*Records of scene-based questions*:
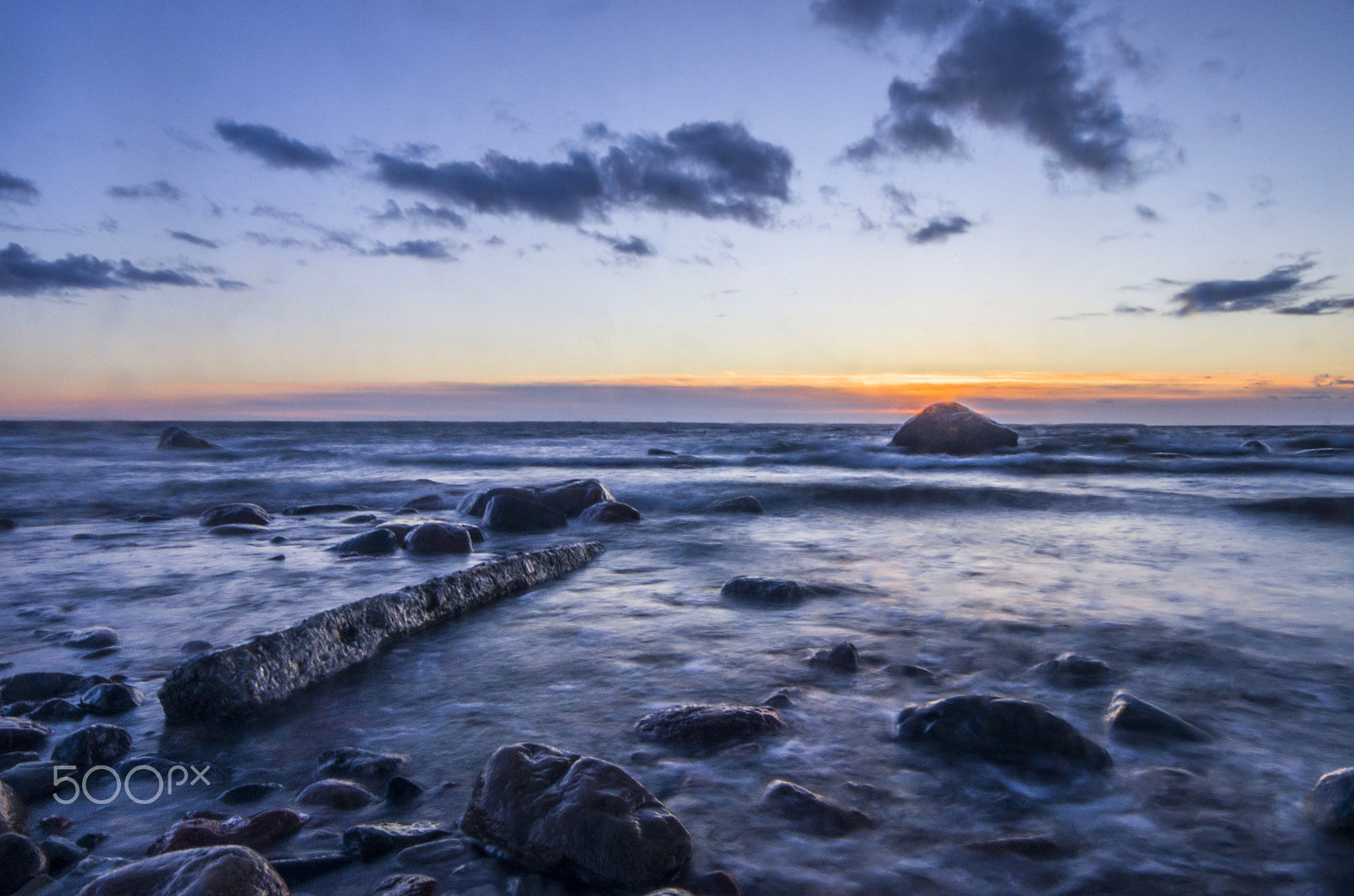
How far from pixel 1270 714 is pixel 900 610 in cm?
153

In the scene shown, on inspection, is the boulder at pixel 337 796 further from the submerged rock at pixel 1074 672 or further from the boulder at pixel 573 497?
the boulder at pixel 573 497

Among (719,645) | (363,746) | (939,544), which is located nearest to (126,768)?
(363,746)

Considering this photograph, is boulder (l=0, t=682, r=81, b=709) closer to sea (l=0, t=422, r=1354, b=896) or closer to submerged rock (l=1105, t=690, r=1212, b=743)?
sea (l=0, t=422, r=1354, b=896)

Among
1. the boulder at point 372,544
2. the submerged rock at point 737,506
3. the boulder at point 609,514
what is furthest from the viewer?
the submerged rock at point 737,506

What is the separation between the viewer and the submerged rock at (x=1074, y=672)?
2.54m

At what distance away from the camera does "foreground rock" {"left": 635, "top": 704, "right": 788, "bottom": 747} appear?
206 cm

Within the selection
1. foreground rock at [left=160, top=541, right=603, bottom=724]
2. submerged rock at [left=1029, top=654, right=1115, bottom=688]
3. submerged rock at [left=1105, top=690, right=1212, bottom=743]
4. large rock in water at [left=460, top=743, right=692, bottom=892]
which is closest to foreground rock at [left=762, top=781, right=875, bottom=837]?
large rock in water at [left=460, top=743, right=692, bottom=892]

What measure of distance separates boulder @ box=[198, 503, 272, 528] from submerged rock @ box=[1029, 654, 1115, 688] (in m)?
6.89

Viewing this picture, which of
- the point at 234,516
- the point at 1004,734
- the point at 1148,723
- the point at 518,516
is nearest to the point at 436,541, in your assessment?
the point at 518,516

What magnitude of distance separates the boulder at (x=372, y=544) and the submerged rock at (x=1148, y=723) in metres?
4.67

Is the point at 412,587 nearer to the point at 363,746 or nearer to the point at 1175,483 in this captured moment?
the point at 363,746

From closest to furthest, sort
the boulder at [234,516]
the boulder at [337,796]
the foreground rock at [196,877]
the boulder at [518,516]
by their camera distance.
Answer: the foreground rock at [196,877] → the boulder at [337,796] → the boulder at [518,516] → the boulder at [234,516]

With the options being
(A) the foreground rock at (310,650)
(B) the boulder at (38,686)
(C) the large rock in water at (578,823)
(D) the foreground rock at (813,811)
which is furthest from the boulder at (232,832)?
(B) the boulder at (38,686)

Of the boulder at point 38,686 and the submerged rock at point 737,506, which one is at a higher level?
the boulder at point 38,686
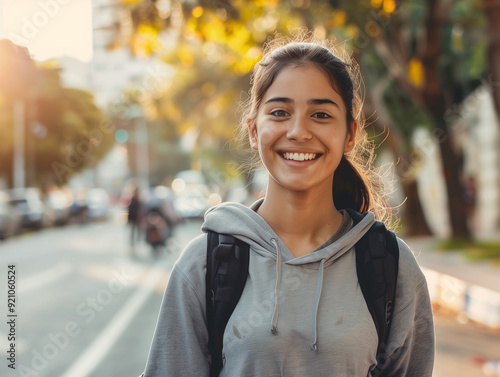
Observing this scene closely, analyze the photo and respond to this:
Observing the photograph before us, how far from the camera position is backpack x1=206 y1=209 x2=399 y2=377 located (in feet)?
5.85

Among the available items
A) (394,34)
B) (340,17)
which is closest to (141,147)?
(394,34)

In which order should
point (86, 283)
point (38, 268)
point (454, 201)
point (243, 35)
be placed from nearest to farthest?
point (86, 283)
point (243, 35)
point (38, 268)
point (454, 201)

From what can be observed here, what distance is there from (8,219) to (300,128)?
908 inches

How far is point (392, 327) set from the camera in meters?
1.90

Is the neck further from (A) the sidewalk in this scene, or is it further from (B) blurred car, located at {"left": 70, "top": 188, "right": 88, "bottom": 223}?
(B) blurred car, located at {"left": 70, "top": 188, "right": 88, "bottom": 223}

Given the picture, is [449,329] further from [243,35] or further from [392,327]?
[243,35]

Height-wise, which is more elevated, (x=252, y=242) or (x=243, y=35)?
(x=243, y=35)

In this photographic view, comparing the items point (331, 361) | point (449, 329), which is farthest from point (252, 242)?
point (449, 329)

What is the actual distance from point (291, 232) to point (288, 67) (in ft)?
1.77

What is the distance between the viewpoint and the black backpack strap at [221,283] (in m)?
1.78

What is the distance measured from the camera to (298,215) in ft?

*EXERCISE OBJECTIVE*: List every line of the records above as a numbered list, leaving out blank lines and the pictures.

*WRITTEN REPLY*:
1. How far from pixel 1270 714 is pixel 900 610 in cm?
2. 153
3. In the scene shown, on inspection, is the boulder at pixel 337 796 further from the submerged rock at pixel 1074 672 or further from the boulder at pixel 573 497?
4. the boulder at pixel 573 497
5. Among (719,645) | (363,746) | (939,544), which is located nearest to (126,768)?
6. (363,746)
7. Considering this photograph, is boulder (l=0, t=682, r=81, b=709) closer to sea (l=0, t=422, r=1354, b=896) or closer to submerged rock (l=1105, t=690, r=1212, b=743)?
8. sea (l=0, t=422, r=1354, b=896)
9. Among
10. 1. the boulder at point 372,544
11. 2. the submerged rock at point 737,506
12. 3. the boulder at point 609,514
13. what is furthest from the viewer?
14. the submerged rock at point 737,506
15. What is the separation between the viewer and the submerged rock at (x=1074, y=672)?
16. 2.54m
17. At what distance away from the camera does "foreground rock" {"left": 635, "top": 704, "right": 788, "bottom": 747} appear?
18. 206 cm
19. Within the selection
20. 1. foreground rock at [left=160, top=541, right=603, bottom=724]
21. 2. submerged rock at [left=1029, top=654, right=1115, bottom=688]
22. 3. submerged rock at [left=1105, top=690, right=1212, bottom=743]
23. 4. large rock in water at [left=460, top=743, right=692, bottom=892]
24. which is closest to foreground rock at [left=762, top=781, right=875, bottom=837]?
25. large rock in water at [left=460, top=743, right=692, bottom=892]
26. What measure of distance separates boulder @ box=[198, 503, 272, 528] from submerged rock @ box=[1029, 654, 1115, 688] (in m)?
27. 6.89
28. Viewing this picture, which of
29. - the point at 234,516
30. - the point at 1004,734
31. - the point at 1148,723
32. - the point at 518,516
33. is nearest to the point at 436,541, in your assessment?
34. the point at 518,516
35. What magnitude of distance separates the boulder at (x=372, y=544) and the submerged rock at (x=1148, y=723) in metres?
36. 4.67
37. Is the point at 412,587 nearer to the point at 363,746 or nearer to the point at 1175,483 in this captured moment?
38. the point at 363,746
39. From closest to furthest, sort
40. the boulder at [234,516]
41. the boulder at [337,796]
42. the foreground rock at [196,877]
43. the boulder at [518,516]
44. by their camera distance.
45. Answer: the foreground rock at [196,877] → the boulder at [337,796] → the boulder at [518,516] → the boulder at [234,516]
46. With the options being
47. (A) the foreground rock at (310,650)
48. (B) the boulder at (38,686)
49. (C) the large rock in water at (578,823)
50. (D) the foreground rock at (813,811)
51. which is furthest from the boulder at (232,832)?
52. (B) the boulder at (38,686)
53. Of the boulder at point 38,686 and the submerged rock at point 737,506, which one is at a higher level?
54. the boulder at point 38,686
55. Observing this scene closely, analyze the photo and respond to this:
56. Observing the photograph before us, how far from the camera position is backpack x1=206 y1=209 x2=399 y2=377 located (in feet)?
57. 5.85
58. Among the available items
59. A) (394,34)
60. B) (340,17)
61. which is closest to (141,147)?
62. (394,34)
63. In which order should
64. point (86, 283)
65. point (38, 268)
66. point (454, 201)
67. point (243, 35)
68. be placed from nearest to farthest?
69. point (86, 283)
70. point (243, 35)
71. point (38, 268)
72. point (454, 201)
73. From what can be observed here, what distance is there from (8,219) to (300,128)?
74. 908 inches
75. How far is point (392, 327) set from the camera in meters?
76. 1.90
77. Is the neck further from (A) the sidewalk in this scene, or is it further from (B) blurred car, located at {"left": 70, "top": 188, "right": 88, "bottom": 223}?
78. (B) blurred car, located at {"left": 70, "top": 188, "right": 88, "bottom": 223}
79. Given the picture, is [449,329] further from [243,35] or further from [392,327]?
80. [243,35]
81. Height-wise, which is more elevated, (x=252, y=242) or (x=243, y=35)?
82. (x=243, y=35)
83. In this photographic view, comparing the items point (331, 361) | point (449, 329), which is farthest from point (252, 242)?
84. point (449, 329)
85. What is the actual distance from point (291, 232) to point (288, 67) (in ft)?
86. 1.77
87. What is the distance between the viewpoint and the black backpack strap at [221,283] (in m)?
88. 1.78
89. What is the distance measured from the camera to (298,215) in ft?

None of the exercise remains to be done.